Хотя и противилась она сердечному влечению, хотя и настраивала себя против Аржанова, а все невольно подавала ему надежду…
Варя наблюдала за ними — для нее-то не проходила незаметно эта тяга любимого человека к другой женщине! Опять ее насторожила особенная мягкость в его голосе, когда он разговаривал с Фирсовой. Ни разу в самых задушевных разговорах с нею, Варварой, не выказывал он такого сердечного волнения, как в двух-трех словах, обращенных к Ларисе.
«Что же это?» — подумала Варя.
Никогда раньше ее сердце не испытывало ревности, а сейчас оно сжалось от нестерпимой боли.
— А я где буду?
— Ты тоже с нами будешь работать, — ласково пообещал Иван Иванович, мельком посмотрев на нее.
Девушка печально и беззащитно усмехнулась:
— Да, да, конечно, и я с вами…
К Ольге Варвара не ревновала. Могла ли она ревновать чужого мужа, преданного своей жене? Там была даже обида за его страдания. Но с тех пор как доктор остался один, многое изменилось. После памятного прощания на Каменушке, когда он сказал, что не полюбит никакую другую женщину, у Варвары появилась надежда, а после встречи на волжской переправе она поверила в возможность будущего счастья с ним. Конечно, не здесь, не среди ужасного грома огненных взрывов и бесконечных утрат, а позднее, если они останутся живы. За себя Варвара почти не беспокоилась. Ей казалось, что она, как и Хижняк, сделалась неуязвимой: пули и звонкие осколки летели мимо нее. Но за Ивана Ивановича она боялась все время. Он такой большой и не умеет легко проскользнуть в опасных местах. Он многое не сможет сделать с такой ловкостью, как она, тоненькая и проворная, точно подросток. Но когда он стоит у операционного стола, Варвара повинуется ему с величайшей готовностью. Счастливая Лариса Фирсова! Сейчас главным действующим лицом была она, Иван Иванович только помогал ей. Варвара знает: помогая, Аржанов учит молодых врачей, а с Ларисой советовался потому, что уважает в ней равного ему работника.

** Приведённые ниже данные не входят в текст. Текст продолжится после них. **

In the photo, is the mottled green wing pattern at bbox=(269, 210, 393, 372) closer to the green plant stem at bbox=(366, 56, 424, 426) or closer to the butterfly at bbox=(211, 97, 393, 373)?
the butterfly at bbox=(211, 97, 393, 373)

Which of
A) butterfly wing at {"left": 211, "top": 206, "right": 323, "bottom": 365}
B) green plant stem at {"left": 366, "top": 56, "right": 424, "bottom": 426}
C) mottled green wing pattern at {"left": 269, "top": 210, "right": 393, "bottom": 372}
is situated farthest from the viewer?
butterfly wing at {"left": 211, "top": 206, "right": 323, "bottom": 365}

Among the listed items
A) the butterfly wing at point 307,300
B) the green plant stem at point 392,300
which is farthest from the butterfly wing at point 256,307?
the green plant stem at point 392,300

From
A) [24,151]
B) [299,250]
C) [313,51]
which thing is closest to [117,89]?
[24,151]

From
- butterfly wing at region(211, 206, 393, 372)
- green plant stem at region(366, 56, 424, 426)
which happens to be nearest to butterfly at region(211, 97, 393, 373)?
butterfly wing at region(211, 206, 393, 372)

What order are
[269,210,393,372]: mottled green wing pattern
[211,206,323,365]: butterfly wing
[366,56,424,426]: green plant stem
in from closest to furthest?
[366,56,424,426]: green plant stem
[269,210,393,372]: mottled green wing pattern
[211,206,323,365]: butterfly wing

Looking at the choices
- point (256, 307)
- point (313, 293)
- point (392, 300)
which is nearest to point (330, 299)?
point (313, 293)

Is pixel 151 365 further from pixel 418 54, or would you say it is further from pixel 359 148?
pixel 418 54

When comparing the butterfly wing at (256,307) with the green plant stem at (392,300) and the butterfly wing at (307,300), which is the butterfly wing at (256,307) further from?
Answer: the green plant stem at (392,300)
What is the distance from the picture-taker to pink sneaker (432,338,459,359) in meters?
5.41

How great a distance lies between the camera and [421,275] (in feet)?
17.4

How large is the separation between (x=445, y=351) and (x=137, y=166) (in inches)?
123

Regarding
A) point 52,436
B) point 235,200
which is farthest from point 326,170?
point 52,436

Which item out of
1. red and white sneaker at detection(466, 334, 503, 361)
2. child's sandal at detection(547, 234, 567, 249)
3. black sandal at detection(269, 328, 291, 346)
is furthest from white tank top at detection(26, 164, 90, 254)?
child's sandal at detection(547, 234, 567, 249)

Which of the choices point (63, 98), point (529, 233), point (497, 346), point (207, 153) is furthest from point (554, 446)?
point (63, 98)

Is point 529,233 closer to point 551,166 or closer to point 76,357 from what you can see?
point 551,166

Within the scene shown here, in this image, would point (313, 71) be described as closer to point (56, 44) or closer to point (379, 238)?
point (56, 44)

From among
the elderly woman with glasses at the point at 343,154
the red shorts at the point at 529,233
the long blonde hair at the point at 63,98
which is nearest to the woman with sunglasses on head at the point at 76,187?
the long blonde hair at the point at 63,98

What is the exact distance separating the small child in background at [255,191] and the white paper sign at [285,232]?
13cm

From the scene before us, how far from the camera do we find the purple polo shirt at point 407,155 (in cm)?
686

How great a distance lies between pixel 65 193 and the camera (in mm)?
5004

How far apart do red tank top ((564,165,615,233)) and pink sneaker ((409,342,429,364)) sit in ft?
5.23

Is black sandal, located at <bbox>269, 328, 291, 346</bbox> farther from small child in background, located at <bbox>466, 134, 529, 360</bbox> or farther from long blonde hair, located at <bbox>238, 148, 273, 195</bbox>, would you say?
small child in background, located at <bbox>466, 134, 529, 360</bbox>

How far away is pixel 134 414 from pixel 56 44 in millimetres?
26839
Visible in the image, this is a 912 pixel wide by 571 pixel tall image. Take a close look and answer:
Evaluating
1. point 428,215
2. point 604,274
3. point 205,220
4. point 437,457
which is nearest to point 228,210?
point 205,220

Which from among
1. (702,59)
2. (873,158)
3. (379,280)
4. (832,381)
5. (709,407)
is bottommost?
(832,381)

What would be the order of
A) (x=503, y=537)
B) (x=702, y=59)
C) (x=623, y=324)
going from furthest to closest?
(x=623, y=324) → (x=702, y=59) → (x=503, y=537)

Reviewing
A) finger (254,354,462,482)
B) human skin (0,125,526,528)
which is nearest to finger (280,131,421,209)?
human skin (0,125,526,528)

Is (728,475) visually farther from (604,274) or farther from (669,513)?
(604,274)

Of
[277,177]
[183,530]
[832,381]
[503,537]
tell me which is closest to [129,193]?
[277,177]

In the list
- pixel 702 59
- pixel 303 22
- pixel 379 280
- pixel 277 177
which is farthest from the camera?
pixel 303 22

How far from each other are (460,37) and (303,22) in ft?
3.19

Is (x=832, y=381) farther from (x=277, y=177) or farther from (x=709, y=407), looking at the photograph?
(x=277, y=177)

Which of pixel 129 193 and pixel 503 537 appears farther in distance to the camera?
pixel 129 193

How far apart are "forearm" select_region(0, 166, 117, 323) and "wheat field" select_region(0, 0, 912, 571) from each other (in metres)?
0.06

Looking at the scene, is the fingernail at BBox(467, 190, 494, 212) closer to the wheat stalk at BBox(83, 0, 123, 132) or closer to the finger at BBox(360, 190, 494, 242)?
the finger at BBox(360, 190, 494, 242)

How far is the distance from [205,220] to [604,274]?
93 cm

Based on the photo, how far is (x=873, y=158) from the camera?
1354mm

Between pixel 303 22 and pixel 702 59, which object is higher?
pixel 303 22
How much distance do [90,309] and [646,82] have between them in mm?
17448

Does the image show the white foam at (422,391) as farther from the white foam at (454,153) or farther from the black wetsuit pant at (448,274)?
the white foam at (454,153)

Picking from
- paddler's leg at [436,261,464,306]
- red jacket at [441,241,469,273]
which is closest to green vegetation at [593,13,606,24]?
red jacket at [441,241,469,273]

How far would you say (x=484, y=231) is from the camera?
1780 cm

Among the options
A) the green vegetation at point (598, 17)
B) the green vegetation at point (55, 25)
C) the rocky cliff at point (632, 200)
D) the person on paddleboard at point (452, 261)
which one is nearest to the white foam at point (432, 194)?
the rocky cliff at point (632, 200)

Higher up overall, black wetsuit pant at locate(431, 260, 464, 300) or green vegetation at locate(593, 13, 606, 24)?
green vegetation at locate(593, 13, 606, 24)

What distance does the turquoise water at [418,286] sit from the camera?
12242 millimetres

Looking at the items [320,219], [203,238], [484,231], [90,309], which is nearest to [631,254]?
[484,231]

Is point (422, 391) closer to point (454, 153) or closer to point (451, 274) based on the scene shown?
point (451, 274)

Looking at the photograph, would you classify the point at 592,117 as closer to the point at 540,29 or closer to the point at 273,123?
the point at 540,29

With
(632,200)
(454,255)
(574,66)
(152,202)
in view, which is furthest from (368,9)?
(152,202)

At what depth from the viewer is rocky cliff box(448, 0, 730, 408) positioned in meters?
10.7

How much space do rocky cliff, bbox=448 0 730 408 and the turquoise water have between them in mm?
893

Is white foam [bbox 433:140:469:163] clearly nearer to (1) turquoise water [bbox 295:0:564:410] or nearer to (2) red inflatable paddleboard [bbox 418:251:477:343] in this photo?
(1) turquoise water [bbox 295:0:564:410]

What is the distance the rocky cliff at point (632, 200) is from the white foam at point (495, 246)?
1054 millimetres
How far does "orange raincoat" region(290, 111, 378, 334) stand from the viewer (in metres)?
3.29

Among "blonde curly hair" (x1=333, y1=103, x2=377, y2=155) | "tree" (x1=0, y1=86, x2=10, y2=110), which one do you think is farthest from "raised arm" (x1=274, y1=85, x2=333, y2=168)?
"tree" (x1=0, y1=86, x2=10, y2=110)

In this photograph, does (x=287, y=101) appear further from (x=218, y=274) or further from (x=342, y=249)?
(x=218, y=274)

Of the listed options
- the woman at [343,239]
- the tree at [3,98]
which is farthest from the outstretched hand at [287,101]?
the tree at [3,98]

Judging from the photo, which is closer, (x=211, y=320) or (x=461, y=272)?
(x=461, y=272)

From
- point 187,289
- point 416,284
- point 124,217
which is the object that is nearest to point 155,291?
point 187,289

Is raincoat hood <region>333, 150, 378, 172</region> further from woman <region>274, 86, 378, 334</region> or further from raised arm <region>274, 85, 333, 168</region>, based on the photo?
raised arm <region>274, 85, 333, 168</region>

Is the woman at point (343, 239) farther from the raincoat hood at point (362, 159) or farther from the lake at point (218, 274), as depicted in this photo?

«Значит, мне надо стать похожей на нее. Нет, стать еще лучше, еще больше знать и уметь. Но я состарюсь, пока добьюсь этого, а он, хотя и обещал, полюбит другую! Уже полюбил…»
Варвара тоже не щадила себя в работе. Она знала: все районы Сталинградской области, свободные от врага, превратились теперь в госпитальную базу фронта. Когда девушка сопровождала раненых в госпитали на левом берегу Волги, ее поразили большие склады продуктов повсюду.
— Это подарки граждан из тыла. Дары для раненых от колхозов и городов, — сказали ей.
Сюда присылали фрукты из Средней Азии, солнечные вина Кавказа, лососей и кету с Дальнего Востока, сибирских омулей, сыр из Башкирии, мед и сало центральных русских областей. Народ ограничивал даже паек детей, все отдавая фронту.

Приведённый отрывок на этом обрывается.